Any insight would be appreciated.
Newly Betrayed Spouse
Well, I hope you’re one of those cases where he settles quickly out of guilt, so he can go have his fantasy life with the affair partner. Fingers crossed for you.
Really it just all depends on exactly how dumb he is. Apparently, he’s quite dumb as he’s already chucked a devoted, high-earning wife who would stick with him through a life-threatening illness. But can he go the dumb distance? Will he be so staggeringly stupid as to not lawyer up?
If you filed in July, how long until you have a signed settlement? That shouldn’t take long to draw up — it is just a matter of him signing it? What exactly is the delay here? You can have a signed property settlement before the divorce is final.
Don’t trust that he won’t act in his best interest — to go after that half. Cheaters lie. He may tell you he’s willing to settle for what you’re offering, but the truth is in his actions. It doesn’t sound like you have a signed settlement. He may very well be playing dumb and has already seen a lawyer.

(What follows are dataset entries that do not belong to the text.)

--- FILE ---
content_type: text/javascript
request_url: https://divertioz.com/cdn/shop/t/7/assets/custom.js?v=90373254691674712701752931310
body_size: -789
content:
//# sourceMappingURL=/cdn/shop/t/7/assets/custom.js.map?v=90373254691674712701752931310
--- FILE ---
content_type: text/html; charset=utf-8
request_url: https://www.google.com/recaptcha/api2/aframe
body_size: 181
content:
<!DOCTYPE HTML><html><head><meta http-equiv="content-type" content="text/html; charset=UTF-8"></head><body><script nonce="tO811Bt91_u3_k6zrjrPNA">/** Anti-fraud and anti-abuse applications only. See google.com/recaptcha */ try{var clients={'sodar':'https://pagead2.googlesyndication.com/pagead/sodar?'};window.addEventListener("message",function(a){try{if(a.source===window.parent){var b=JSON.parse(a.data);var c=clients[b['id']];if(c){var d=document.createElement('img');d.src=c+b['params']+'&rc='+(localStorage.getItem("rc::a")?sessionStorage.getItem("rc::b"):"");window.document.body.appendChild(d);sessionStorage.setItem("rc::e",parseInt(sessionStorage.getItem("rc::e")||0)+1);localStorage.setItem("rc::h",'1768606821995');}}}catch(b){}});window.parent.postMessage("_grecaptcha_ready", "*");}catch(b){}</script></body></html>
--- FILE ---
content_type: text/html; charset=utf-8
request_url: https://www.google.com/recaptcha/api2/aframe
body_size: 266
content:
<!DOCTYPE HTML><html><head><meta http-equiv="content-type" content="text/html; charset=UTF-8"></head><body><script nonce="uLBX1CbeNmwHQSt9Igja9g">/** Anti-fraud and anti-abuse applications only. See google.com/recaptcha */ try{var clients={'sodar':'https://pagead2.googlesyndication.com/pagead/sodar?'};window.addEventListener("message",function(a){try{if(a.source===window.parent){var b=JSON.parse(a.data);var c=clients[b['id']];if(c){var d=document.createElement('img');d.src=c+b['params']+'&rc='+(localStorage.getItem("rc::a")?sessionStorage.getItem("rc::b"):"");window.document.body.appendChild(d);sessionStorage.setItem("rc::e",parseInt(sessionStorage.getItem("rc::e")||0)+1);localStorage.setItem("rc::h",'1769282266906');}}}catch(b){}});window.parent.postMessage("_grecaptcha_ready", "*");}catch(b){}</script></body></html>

In which case, you need to change your tactics. The fact that you haven’t disclosed anything right now is good. Perhaps he fears you will. If that’s the case, and he gets stroppy, you threaten to expose. You ask your lawyer to depose the affair partner. That might light a fire under him. I’m not a lawyer, of course (I’m a chump) — just passing along what has worked for others. Consult with your attorney on this. Your divorce might become a battle you were not expecting — so prepare for all contingencies.
Now, on the in-law issue? That’s simple. Get your divorce settlement and THEN tell. Take out a front page ad in the New York Times if it pleases you. The job of protecting his image isn’t yours any longer.

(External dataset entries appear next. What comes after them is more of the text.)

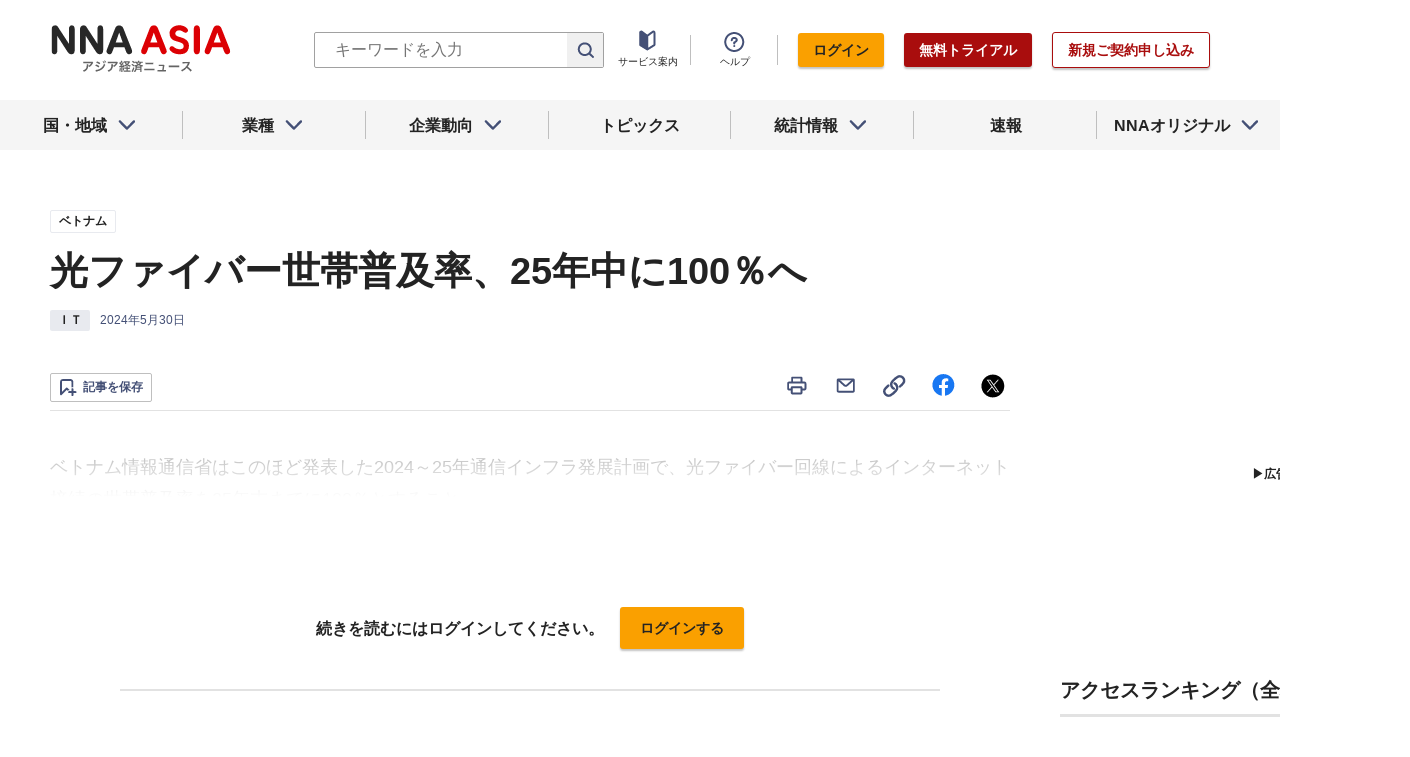

--- FILE ---
content_type: text/html; charset=utf-8
request_url: https://www.google.com/recaptcha/api2/aframe
body_size: 249
content:
<!DOCTYPE HTML><html><head><meta http-equiv="content-type" content="text/html; charset=UTF-8"></head><body><script nonce="rTeUGDWLIDcz11hYUMmf8g">/** Anti-fraud and anti-abuse applications only. See google.com/recaptcha */ try{var clients={'sodar':'https://pagead2.googlesyndication.com/pagead/sodar?'};window.addEventListener("message",function(a){try{if(a.source===window.parent){var b=JSON.parse(a.data);var c=clients[b['id']];if(c){var d=document.createElement('img');d.src=c+b['params']+'&rc='+(localStorage.getItem("rc::a")?sessionStorage.getItem("rc::b"):"");window.document.body.appendChild(d);sessionStorage.setItem("rc::e",parseInt(sessionStorage.getItem("rc::e")||0)+1);localStorage.setItem("rc::h",'1768786392728');}}}catch(b){}});window.parent.postMessage("_grecaptcha_ready", "*");}catch(b){}</script></body></html>

--- FILE ---
content_type: text/javascript; charset=UTF-8
request_url: https://yads.yjtag.yahoo.co.jp/tag?s=69166_548444&fr_id=yads_6909066-1&u=https%3A%2F%2Fwww.nna.jp%2Fnews%2F2663377&pv_ts=1768786391262&cu=https%3A%2F%2Fwww.nna.jp%2Fnews%2F2663377&suid=8a32d858-d300-42b5-b01f-99b259028e71
body_size: 934
content:
yadsDispatchDeliverProduct({"dsCode":"69166_548444","patternCode":"69166_548444-582631","outputType":"js_frame","targetID":"","requestID":"7731fb133124d41330982a22b52b244a","products":[{"adprodsetCode":"69166_548444-582631-616393","adprodType":12,"adTag":"<script onerror=\"YJ_YADS.passback()\" type=\"text/javascript\" src=\"//yj-a.p.adnxs.com/ttj?id=21340998&position=below&rla=SSP_FP_CODE_RLA&rlb=SSP_FP_CODE_RLB&size=300x250\"></script>","width":"300","height":"250"},{"adprodsetCode":"69166_548444-582631-616389","adprodType":3,"adTag":"<script onerror='YJ_YADS.passback()' src='https://yads.yjtag.yahoo.co.jp/yda?adprodset=69166_548444-582631-616389&cb=1768786392418&cu=https%3A%2F%2Fwww.nna.jp%2Fnews%2F2663377&pv_id=7731fb133124d41330982a22b52b244a&suid=8a32d858-d300-42b5-b01f-99b259028e71&u=https%3A%2F%2Fwww.nna.jp%2Fnews%2F2663377' type='text/javascript'></script>","width":"300","height":"250","iframeFlag":1},{"adprodsetCode":"69166_548444-582631-616390","adprodType":5,"adTag":"<script type=\"text/javascript\">(function(){var prefix=window.location.protocol=='https:'?'https://s.':'http://ah.';document.write('<a href=\"http://promotionalads.yahoo.co.jp/quality/\" target=\"_blank\"> <img src=\"' + prefix + 'yimg.jp/images/im/innerad/QC_300_250.jpg\" width=\"300\" height=\"250\" border=\"0\"> </img> </a> ');})()</script>","width":"300","height":"250"}],"measurable":1,"frameTag":"<div style=\"text-align:center;\"><iframe src=\"https://s.yimg.jp/images/listing/tool/yads/yads-iframe.html?s=69166_548444&fr_id=yads_6909066-1&u=https%3A%2F%2Fwww.nna.jp%2Fnews%2F2663377&pv_ts=1768786391262&cu=https%3A%2F%2Fwww.nna.jp%2Fnews%2F2663377&suid=8a32d858-d300-42b5-b01f-99b259028e71\" style=\"border:none;clear:both;display:block;margin:auto;overflow:hidden\" allowtransparency=\"true\" data-resize-frame=\"true\" frameborder=\"0\" height=\"250\" id=\"yads_6909066-1\" name=\"yads_6909066-1\" scrolling=\"no\" title=\"Ad Content\" width=\"300\" allow=\"fullscreen; attribution-reporting\" allowfullscreen loading=\"eager\" ></iframe></div>"});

It may be that the cheating will not matter to your in-laws. Yes, even conservative old people — imagine that. It may also be that his family already knows about the affair to some extent, and he’s already spun that narrative you fear. It could be they’re completely in the dark and will be crushed by the news and take your side — this is unlikely, I’m sorry to say, as blood is usually thicker than water.
The point is, once it’s safe to do so, speak your truth and let go of the consequences. You can’t control how people will react to the news and you can’t control what your ex will say about you. All you can do is live your life with integrity and let them connect the dots, if they choose to. (Many choose not to.)
NBS — you’re ahead of a lot of chumps in that your ex’s sad trajectory is immediately apparent. He’s going to make his Devil’s trade for the affair partner and then she is going to get saddled with Mr. Terminal Illness. Or she’ll be the person his family feared you would be — she’s going to dump him because he’s sick and vulnerable.
Hope he signs that thing. Report back and let us know!